_A set of records_
******

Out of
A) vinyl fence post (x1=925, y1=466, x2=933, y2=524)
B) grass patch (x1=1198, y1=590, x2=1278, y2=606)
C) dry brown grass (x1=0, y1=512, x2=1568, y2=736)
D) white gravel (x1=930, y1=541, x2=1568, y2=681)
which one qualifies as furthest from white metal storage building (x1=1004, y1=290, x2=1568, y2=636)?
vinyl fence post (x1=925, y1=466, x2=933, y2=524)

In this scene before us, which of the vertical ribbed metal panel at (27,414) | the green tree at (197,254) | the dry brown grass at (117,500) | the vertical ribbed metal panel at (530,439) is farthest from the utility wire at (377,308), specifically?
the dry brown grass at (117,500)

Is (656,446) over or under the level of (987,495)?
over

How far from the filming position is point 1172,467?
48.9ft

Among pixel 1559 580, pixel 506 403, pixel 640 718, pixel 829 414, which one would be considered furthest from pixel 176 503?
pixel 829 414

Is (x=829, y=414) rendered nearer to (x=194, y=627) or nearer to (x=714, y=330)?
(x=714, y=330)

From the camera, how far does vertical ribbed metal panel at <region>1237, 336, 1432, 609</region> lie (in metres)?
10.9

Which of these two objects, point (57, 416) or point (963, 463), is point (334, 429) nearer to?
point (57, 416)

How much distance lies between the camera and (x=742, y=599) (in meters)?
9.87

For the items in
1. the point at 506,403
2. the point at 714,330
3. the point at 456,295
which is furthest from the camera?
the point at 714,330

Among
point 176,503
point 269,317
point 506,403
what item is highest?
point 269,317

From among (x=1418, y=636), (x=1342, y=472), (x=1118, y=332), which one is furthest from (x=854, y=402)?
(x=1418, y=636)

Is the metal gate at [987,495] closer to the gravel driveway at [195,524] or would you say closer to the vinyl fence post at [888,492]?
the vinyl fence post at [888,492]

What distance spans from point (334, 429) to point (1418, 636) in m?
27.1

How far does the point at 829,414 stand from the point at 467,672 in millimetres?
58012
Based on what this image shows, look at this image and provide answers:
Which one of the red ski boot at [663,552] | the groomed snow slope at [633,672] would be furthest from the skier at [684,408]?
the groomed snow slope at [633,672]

******

_Challenge_
Quote verbatim the lines from the one containing "How far does the" through the last line of the records, including both ends.

_Response to the task_
How far does the point at 829,414 stand from the point at 467,672 in millimetres?
58012
Based on what this image shows, look at this image and provide answers:
Which one of the red ski boot at [663,552] | the groomed snow slope at [633,672] would be furthest from the skier at [684,408]?
the groomed snow slope at [633,672]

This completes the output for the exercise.